* [FRAGMENTO]
Pero a los seguidores del presidente, como Miguel Gallardo, les dio tranquilidad. Viajó desde Valencia para verlo e hizo dos veces la cola en un mismo día. Entró por la fila de la derecha primero, y en su segundo intento, por la de la izquierda. La primera vez constató que su comandante había muerto. La segunda, pudo admirar su atuendo militar. “El fue un segundo libertador,” dijo emocionado, al salir de la capilla y fue a sentarse en la zona de los desvelados, que esperaban la luz del día para emprender el camino de regreso a casa.

Allí, el gobierno instaló una carpa que presta primeros auxilios a quienes salen muy golpeados de ver al comandante, y que según un paramédico, eran “demasiados”. Más al fondo ubicaron una decena de baños portátiles, que a pesar del desinfectante utilizado, hedía a orines. En otra carpa repartían botellas de agua, como también lo habían hecho a lo largo del recorrido por todo el Paseo de los Próceres. Con las botellas vacías los seguidores del presidente crearon obras de arte, letreros gigantes plásticos sobre el pasto que decían: “Chávez vive, la lucha sigue”.

[Entradas de datos extraídas]
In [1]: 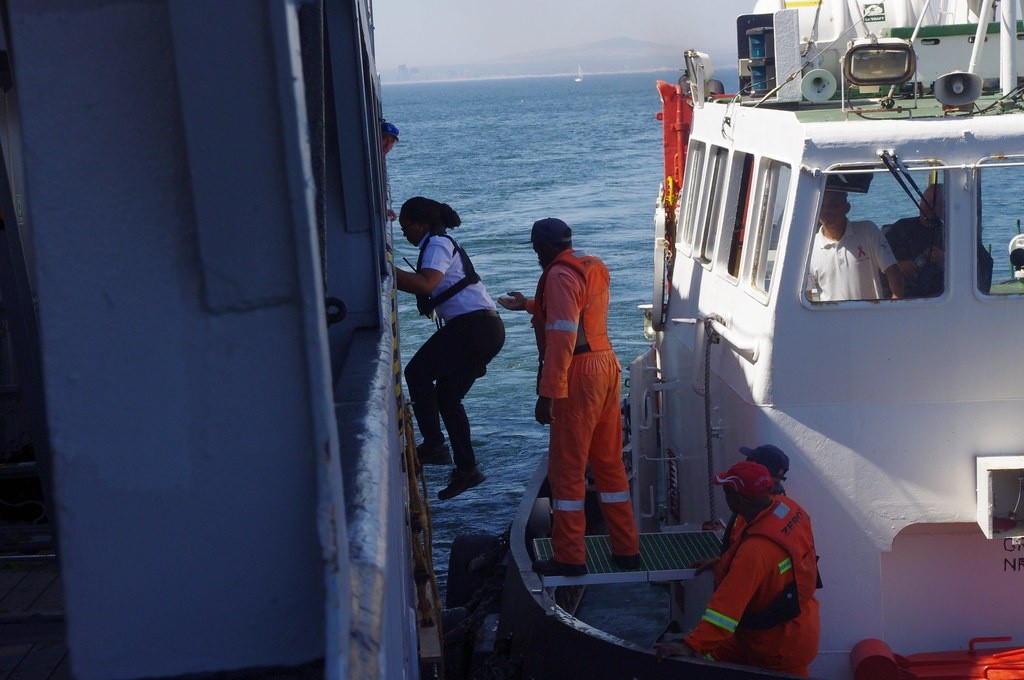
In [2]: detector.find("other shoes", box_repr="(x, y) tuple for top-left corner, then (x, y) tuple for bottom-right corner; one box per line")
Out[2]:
(533, 559), (585, 576)
(412, 441), (453, 466)
(438, 465), (487, 499)
(613, 552), (641, 571)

* [SOLICITUD DE TRABAJO A] Repite literalmente el fragmento sobre la despedida de Chávez, empezando por "Pero a los seguidores" y siguiendo hasta "regreso a casa.".
* [SOLICITUD DE TRABAJO B] Completa la parte que sigue del fragmento sobre la despedida de Chávez, a partir de su última oración.
Las líneas no hacen falta para nada de lo que se pide.

* [RESULTADO A]
Pero a los seguidores del presidente, como Miguel Gallardo, les dio tranquilidad. Viajó desde Valencia para verlo e hizo dos veces la cola en un mismo día. Entró por la fila de la derecha primero, y en su segundo intento, por la de la izquierda. La primera vez constató que su comandante había muerto. La segunda, pudo admirar su atuendo militar. “El fue un segundo libertador,” dijo emocionado, al salir de la capilla y fue a sentarse en la zona de los desvelados, que esperaban la luz del día para emprender el camino de regreso a casa.

* [RESULTADO B]
Esas mismas palabras, entre otras de afecto y devoción al líder de la Revolución Socialista Bolivariana, emanaban por los parlantes ubicados en varios puntos del complejo militar. También se escuchan las canciones de protesta de Alí Primera, los fragmentos de los discursos más memorables del presidente y la canción que por última vez le cantó a capela al país: “!Patria, patria, patria querida, tuyo es mi cielo, tuyo es mi sol, patria, patria, tuya es mi vida, tuya es mi alma, tuyo es mi amoooooooooor!”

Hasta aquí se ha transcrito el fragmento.